Obama is clearly down. But he is not yet out, and Lyndon LaRouche warned today that Obama must be kept under relentless pressure, to prevent any further actions like the destabilization of Brazil, that was an arrow aimed at the heart of the BRICS.

Obama is facing another imminent devastating defeat, which will resonate all the way to Riyadh and London. Speaker of the House Paul Ryan, under enormous bipartisan pressure, announced on Wednesday that there will be a vote on the JASTA bill on Friday.

Justice Against Sponsors of Terrorism Act would allow for victims and family members who lost loved ones in the 9/11 attacks to sue the Saudi Monarchy.

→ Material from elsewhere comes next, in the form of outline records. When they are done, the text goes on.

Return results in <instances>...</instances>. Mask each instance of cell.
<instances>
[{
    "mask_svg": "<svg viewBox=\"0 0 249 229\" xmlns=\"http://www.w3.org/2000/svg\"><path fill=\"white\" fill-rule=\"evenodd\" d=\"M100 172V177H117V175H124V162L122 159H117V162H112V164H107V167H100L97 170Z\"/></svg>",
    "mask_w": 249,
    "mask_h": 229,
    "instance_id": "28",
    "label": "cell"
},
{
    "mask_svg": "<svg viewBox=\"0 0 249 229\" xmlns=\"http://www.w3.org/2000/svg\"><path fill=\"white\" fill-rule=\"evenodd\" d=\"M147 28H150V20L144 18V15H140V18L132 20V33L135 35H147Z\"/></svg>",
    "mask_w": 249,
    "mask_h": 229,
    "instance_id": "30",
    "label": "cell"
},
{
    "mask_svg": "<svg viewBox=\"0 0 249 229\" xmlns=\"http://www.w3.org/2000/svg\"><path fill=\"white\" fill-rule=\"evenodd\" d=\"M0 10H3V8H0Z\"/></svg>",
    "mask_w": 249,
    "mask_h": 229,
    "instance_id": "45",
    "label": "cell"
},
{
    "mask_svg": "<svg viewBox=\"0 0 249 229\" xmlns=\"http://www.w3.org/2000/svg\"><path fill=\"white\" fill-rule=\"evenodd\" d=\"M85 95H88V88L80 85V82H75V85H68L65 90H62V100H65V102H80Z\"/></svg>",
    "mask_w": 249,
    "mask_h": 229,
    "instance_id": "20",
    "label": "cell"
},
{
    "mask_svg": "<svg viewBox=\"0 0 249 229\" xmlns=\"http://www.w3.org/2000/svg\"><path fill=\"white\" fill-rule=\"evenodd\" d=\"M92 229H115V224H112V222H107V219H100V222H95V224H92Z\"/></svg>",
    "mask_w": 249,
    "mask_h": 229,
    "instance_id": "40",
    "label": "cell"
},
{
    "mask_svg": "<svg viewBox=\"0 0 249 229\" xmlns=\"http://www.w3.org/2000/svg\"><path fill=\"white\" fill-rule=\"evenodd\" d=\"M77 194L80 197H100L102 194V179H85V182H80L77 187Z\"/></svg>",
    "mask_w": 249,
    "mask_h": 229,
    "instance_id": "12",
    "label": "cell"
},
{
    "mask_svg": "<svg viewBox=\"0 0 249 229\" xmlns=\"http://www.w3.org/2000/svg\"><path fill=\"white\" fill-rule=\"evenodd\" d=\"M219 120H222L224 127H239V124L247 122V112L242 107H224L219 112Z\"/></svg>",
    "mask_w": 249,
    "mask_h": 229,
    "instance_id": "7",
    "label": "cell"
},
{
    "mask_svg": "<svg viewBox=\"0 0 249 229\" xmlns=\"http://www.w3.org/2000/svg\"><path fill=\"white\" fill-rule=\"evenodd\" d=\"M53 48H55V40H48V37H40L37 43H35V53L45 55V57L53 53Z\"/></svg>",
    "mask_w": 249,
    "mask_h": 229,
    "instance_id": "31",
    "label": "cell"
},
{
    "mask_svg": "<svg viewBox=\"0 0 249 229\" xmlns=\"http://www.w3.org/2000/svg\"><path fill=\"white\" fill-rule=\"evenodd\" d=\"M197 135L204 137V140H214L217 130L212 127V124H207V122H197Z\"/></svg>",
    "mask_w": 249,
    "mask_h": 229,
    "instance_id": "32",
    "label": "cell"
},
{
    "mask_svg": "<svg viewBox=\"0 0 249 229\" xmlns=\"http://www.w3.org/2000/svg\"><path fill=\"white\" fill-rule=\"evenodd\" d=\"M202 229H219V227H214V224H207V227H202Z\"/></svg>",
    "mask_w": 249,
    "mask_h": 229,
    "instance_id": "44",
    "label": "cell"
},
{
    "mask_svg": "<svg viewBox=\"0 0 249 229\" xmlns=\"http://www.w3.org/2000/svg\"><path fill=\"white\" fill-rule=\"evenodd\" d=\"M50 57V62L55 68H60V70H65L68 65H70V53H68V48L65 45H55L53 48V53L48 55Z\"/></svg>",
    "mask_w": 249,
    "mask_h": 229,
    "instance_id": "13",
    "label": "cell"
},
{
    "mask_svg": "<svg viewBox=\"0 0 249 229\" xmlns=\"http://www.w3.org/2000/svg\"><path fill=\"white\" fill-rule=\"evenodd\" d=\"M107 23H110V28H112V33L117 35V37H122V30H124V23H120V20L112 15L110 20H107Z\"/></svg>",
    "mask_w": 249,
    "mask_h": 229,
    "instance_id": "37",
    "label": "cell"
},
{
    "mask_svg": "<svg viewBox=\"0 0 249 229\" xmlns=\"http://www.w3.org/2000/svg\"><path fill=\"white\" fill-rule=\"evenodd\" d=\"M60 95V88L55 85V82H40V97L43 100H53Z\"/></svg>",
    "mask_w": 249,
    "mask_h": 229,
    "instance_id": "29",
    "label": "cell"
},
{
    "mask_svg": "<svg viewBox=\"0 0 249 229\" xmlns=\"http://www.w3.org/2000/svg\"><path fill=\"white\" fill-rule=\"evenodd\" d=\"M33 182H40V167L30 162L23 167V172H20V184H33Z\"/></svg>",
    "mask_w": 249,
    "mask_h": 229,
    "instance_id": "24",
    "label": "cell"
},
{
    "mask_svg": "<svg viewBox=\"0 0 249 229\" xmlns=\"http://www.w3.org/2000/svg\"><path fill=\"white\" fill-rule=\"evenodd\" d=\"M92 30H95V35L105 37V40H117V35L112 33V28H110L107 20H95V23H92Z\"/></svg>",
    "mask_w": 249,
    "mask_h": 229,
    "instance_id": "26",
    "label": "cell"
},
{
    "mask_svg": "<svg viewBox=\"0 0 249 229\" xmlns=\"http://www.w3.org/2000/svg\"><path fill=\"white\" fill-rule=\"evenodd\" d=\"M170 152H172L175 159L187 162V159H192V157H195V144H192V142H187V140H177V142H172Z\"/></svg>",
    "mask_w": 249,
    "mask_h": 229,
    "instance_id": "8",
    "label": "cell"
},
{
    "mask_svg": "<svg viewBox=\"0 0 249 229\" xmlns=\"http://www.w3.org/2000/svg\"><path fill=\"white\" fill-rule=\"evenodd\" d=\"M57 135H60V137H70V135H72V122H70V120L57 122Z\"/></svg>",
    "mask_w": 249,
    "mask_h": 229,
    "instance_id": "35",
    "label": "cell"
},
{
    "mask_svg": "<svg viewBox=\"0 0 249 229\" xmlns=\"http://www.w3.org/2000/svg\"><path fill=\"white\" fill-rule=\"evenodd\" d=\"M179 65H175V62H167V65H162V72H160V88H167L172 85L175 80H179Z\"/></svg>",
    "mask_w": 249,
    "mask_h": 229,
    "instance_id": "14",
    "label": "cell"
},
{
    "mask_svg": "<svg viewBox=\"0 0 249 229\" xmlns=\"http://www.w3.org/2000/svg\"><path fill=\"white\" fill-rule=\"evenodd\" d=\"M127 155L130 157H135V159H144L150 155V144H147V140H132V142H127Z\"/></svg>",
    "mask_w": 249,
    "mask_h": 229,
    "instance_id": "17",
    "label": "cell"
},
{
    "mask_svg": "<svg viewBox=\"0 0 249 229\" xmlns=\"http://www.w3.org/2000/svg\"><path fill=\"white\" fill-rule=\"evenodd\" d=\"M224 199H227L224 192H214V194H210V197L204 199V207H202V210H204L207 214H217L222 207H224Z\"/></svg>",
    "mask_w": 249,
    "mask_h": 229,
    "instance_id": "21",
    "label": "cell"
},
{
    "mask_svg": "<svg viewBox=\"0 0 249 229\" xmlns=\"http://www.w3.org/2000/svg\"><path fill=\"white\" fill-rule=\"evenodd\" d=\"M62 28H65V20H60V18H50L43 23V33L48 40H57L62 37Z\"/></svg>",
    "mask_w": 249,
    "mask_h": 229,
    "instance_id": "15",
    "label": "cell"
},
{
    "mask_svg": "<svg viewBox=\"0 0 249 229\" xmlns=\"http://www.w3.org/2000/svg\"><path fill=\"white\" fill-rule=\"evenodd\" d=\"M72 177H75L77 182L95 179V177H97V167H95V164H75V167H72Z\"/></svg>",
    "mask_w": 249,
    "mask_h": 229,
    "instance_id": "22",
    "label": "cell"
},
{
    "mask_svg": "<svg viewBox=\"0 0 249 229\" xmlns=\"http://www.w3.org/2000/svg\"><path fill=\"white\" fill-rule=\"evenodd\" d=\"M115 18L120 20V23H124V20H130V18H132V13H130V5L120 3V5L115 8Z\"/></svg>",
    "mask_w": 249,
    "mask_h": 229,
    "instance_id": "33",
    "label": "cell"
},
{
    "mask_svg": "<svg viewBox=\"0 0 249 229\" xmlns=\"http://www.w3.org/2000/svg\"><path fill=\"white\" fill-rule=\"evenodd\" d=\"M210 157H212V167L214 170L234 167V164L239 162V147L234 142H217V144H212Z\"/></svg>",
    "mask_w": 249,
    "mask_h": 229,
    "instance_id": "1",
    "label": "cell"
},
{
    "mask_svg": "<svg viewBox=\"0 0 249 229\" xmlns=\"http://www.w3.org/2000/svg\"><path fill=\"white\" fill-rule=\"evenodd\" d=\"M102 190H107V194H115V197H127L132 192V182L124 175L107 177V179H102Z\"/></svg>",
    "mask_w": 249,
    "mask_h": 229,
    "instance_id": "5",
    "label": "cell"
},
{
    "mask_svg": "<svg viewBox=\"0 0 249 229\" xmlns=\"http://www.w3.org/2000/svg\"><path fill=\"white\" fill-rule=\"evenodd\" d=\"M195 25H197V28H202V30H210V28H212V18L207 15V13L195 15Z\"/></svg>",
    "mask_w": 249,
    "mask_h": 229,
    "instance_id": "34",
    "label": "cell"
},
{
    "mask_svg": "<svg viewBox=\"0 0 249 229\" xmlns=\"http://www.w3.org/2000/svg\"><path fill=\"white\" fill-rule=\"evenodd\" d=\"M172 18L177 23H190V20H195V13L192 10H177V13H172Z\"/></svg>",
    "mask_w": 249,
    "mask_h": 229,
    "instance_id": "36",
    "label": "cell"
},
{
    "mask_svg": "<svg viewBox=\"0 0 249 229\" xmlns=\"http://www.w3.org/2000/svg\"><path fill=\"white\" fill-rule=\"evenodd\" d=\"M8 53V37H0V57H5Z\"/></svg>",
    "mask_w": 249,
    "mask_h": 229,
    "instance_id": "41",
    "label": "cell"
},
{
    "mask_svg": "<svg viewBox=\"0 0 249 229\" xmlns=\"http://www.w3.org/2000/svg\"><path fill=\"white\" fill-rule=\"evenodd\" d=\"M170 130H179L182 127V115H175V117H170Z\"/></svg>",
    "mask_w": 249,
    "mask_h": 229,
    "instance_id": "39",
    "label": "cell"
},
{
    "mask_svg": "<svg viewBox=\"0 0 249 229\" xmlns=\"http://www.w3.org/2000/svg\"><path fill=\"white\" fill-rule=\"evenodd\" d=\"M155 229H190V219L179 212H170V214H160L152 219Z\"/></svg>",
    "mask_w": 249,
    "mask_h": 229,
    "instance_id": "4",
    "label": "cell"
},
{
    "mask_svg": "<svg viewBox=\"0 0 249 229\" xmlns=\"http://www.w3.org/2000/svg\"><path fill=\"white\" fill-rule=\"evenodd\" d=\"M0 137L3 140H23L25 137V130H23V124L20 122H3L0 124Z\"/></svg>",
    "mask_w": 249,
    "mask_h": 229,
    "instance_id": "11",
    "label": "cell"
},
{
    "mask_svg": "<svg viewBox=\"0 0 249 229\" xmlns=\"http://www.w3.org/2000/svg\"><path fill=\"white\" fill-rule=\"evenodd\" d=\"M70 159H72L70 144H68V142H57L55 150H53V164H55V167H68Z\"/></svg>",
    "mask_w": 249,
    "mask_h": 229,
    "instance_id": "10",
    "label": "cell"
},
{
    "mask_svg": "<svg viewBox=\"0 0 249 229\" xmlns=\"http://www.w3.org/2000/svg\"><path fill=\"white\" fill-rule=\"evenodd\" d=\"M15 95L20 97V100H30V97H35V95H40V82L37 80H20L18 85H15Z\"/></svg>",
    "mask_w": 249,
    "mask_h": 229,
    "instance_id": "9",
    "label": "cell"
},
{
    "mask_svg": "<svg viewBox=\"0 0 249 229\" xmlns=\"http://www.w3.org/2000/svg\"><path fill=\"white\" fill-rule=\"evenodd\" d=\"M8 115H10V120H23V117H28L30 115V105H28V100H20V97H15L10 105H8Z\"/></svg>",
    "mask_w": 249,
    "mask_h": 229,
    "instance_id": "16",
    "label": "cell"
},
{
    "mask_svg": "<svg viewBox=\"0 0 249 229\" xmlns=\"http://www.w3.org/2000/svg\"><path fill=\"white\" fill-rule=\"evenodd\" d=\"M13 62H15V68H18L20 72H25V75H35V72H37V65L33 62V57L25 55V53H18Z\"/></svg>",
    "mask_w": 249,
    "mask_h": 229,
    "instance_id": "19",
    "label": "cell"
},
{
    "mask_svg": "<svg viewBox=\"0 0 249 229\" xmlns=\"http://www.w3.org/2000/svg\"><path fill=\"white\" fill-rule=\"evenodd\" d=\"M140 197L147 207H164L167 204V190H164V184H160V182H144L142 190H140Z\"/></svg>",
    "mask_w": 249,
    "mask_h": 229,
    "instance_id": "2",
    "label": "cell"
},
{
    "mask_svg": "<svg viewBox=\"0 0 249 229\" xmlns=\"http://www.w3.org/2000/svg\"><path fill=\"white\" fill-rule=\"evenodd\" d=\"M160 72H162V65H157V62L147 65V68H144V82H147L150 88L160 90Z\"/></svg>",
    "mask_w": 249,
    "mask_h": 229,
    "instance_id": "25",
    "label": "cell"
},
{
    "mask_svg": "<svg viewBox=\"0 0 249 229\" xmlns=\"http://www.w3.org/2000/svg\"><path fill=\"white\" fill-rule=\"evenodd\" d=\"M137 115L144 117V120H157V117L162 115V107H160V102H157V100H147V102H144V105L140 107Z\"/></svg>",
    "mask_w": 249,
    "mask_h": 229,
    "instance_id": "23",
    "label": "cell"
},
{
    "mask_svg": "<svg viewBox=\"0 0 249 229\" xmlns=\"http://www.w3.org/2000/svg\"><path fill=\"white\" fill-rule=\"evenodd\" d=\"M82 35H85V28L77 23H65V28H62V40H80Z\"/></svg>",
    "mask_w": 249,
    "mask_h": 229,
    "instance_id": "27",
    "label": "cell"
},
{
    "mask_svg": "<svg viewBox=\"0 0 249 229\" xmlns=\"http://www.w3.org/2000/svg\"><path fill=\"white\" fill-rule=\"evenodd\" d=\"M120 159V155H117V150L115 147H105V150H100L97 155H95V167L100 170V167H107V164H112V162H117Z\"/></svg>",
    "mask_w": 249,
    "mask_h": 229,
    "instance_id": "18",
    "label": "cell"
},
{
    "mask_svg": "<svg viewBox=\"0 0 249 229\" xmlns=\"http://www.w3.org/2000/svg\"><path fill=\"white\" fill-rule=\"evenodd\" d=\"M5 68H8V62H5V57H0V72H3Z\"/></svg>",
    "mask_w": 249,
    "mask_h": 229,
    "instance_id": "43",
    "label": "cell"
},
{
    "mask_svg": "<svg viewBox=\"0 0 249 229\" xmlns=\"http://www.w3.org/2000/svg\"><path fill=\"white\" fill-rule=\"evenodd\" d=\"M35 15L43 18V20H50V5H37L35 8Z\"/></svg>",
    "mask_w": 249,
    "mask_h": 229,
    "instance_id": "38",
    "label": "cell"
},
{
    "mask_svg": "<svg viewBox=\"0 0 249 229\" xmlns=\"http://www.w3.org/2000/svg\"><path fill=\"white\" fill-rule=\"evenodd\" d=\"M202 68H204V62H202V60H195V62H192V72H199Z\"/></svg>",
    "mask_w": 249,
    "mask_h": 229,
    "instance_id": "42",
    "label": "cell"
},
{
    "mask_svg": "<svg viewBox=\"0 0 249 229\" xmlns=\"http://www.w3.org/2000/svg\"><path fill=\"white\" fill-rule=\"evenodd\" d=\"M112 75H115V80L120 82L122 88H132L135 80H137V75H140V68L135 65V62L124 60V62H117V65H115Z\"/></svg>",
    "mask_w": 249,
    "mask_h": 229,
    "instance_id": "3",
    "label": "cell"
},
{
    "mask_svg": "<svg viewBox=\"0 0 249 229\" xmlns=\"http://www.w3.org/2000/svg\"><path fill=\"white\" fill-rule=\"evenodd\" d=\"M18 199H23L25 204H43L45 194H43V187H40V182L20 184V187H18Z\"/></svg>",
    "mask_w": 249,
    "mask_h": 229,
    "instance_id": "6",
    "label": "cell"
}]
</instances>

As the Daily Telegraph reported over the summer, if JASTA passes into law, the British Monarchy will also be subject to suit over 9/11 and other acts of British protection and sponsorship of international terrorism. President Obama has vowed to veto JASTA if it reaches his desk—and that may very well happen on the 15th anniversary of 9/11, with all eyes on New York City, where a weekend of historic commemorative events will be occurring, centered around the Schiller Institute Chorus’ participation in four memorial concerts in New York and New Jersey, honoring those who died in the 9/11 attacks and in the rescue efforts that followed.

After the CDU’s stunning defeat in Chancellor Angela Merkel’s own home state in eastern Germany, the Merkel government is also on the ropes. It is essential that a major change in economic policy is enacted in Germany, and that can only come in a post-Merkel, post-Schaeuble situation. The Deutsche Bank crisis is becoming more and more obvious, with parallels between Deutsche Bank today, and Lehman Brothers on the eve of bankruptcy, appearing in Thestreet.com and other financial publications.

We have reached a truly historic moment. Leaders representing a majority of the world’s population are coming together around a new, future-oriented paradigm of collaboration, and the series of summit meetings, starting in Vladivostok and continuing in Hangzhou and Laos, have advanced the cause beyond expectation.